The motive behind the argument is that some rabbit owners have served their pet rabbits some corn and produced no issues. But most vets will advise you not to fill your rabbit’s diet with corn. Corn has the potential to produce gastric dilatation and intestinal blocking in rabbits, which could prove deadly to your pet.
Corn and corn products also carry fumonisin. Fumonisin is a mycotoxin toxic element generated by a fungus, particularly a mold.
Should rabbits consume contaminated corn, they can generate mycotoxicosis. This disease strikes the organs, particularly the kidneys and liver. This could produce liver failure, gastroenteritis, and kidney crash in rabbits. It’s essential to note that rabbits can also catch mycotoxicosis by consuming corn for long periods.
You should never feed canned corn, frozen corn, baby corn, and popcorn to rabbits. This involves juvenile rabbits, adult rabbits, and baby rabbits. The possible health risks associated are not worth the suffering your pet rabbit will experience.
Are you wondering if there are any parts of the corn plant that rabbits can eat?
Corn husks are called the green leafy portion that embraces the maize cobs. Rabbits love to eat the corn husks very much.

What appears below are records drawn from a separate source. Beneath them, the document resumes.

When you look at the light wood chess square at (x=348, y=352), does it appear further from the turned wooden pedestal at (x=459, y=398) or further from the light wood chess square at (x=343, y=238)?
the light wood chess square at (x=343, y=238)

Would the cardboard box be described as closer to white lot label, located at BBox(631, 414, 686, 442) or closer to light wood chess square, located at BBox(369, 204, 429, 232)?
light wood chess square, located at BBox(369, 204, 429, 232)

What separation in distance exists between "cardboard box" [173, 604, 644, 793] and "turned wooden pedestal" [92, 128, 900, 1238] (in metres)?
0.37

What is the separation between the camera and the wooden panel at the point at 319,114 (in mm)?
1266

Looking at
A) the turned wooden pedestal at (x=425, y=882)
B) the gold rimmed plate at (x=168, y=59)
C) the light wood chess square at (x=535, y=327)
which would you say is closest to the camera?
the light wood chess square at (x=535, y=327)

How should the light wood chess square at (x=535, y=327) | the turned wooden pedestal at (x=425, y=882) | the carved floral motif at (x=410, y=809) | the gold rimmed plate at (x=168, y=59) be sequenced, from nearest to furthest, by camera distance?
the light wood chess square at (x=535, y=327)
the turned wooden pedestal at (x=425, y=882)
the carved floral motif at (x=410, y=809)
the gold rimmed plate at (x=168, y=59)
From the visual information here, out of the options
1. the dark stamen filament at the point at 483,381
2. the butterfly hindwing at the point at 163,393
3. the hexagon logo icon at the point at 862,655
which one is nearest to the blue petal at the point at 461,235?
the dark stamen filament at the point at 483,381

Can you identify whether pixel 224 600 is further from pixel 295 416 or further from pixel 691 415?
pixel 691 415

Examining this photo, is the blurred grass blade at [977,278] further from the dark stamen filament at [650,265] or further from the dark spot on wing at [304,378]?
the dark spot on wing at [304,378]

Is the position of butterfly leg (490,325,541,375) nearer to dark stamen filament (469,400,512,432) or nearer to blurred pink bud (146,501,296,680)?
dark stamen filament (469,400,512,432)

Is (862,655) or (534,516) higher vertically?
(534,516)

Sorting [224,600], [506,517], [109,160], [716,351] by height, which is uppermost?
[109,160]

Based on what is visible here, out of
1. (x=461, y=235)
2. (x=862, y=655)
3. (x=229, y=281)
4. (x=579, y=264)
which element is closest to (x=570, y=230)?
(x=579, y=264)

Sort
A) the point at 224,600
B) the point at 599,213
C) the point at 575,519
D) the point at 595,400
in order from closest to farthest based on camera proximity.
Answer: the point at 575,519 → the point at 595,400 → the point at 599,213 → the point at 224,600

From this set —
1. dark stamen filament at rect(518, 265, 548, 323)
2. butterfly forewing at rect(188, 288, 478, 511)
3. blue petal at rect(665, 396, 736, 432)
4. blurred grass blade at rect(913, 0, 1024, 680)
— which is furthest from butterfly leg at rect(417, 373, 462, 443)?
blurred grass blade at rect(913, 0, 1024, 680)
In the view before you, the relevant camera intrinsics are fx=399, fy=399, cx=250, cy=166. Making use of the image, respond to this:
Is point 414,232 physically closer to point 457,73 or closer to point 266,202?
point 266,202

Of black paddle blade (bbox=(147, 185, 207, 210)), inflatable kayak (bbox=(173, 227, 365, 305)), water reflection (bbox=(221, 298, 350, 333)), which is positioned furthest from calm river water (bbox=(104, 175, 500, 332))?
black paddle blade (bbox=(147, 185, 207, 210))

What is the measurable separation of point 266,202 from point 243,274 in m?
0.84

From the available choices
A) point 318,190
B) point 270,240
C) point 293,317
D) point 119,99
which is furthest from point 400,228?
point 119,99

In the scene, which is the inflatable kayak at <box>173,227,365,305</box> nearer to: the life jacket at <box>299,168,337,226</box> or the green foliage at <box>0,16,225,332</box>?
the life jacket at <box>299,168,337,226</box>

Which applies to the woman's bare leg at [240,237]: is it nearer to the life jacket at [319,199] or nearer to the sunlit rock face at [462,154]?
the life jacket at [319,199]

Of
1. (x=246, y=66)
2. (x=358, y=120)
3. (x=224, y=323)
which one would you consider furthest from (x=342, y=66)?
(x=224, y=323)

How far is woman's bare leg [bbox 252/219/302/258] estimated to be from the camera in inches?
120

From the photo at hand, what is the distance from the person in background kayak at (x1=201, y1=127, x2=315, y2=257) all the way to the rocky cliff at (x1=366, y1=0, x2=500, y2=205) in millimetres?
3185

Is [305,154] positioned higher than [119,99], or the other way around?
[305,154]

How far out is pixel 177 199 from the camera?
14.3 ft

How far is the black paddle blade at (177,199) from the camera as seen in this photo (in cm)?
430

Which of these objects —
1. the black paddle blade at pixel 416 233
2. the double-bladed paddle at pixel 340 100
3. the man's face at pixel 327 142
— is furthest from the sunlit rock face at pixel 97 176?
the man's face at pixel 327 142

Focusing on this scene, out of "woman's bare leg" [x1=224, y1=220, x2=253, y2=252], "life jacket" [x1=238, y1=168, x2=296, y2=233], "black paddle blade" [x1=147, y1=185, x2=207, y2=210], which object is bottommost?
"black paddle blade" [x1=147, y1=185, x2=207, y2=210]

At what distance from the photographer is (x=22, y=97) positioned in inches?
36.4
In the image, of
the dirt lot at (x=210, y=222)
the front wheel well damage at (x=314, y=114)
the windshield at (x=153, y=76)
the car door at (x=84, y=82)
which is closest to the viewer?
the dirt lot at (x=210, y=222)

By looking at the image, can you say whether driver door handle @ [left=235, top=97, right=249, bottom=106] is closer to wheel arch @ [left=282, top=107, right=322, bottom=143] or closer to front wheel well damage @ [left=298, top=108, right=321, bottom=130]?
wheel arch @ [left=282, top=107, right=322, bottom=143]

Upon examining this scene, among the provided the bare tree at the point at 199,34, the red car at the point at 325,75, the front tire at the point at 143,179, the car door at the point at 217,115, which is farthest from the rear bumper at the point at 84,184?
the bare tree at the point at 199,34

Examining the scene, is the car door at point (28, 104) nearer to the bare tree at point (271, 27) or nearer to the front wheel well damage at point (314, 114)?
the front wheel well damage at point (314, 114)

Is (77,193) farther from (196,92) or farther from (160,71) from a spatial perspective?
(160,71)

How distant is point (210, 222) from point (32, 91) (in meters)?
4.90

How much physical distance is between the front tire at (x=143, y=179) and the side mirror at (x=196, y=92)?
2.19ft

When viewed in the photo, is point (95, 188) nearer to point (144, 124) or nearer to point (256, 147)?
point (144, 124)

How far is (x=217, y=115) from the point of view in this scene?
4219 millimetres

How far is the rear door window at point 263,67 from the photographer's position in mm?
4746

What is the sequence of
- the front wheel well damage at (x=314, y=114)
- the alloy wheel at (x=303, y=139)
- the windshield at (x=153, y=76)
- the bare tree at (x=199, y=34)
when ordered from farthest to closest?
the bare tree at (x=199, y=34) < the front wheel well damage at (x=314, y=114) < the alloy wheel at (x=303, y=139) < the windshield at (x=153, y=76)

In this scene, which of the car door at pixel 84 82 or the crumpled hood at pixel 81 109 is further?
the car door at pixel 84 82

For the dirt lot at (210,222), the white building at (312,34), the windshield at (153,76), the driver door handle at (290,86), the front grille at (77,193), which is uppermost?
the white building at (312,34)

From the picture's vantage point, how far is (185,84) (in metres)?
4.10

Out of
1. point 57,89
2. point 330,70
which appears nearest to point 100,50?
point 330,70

Its leafy part carries a high amount of fiber. That is much required for a rabbit’s health. If you are looking for natural chew toys to give to your bun, you can give the corn husks as their chew toys. It could also be an amazing treat for your bunny.
Corn leaves don’t inhibit any danger to your pet rabbit. Normally, rabbits don’t like to eat mature corn leaves. They prefer fresh and soft leaves. Nonetheless, you can still provide corn leaves as much as you like.
But since it is a seasonal crop, you will not have the chance to provide the corn leaves all year.
You can feed corn stalks to your pet rabbit, but please, make sure that the stalks and leaves are thoroughly washed and pesticide-free. Otherwise, it may result in food poisoning of your beloved pet.
The mature corn plants are tough and rabbits find it hard to eat them. However, you can feed the soft corn plants which are safe for rabbits.
To sum it up, you should not feed corn to your bunny. Someone may advise you that providing a small amount of corn as an occasional treat is not a big problem. Well, not unless your bunny can digest it properly.
But why risk it? You can find plenty of alternatives to corn. You could feed your bunny with other natural and available vegetables.
If you really want to take care of your beloved pet rabbit, then provide them with a proper diet. A rabbit’s diet should largely include high-quality hay and lots of water. You can step up your rabbit’s diet a bit by infusing it with smaller servings of fresh leafy green vegetables every day.
Commercial pellets should also make up a smaller serving of your rabbit’s diet, as well as treats that should make up 5% of your rabbit’s diet and must be kept to a minimum.
Hay is very essential to a rabbit’s diet. The fiber obtained in hay supports keeping your rabbit’s gut healthy. Since corn has no nutritional value, hay and leafy greens will make up the essential nutrients and fiber it requires.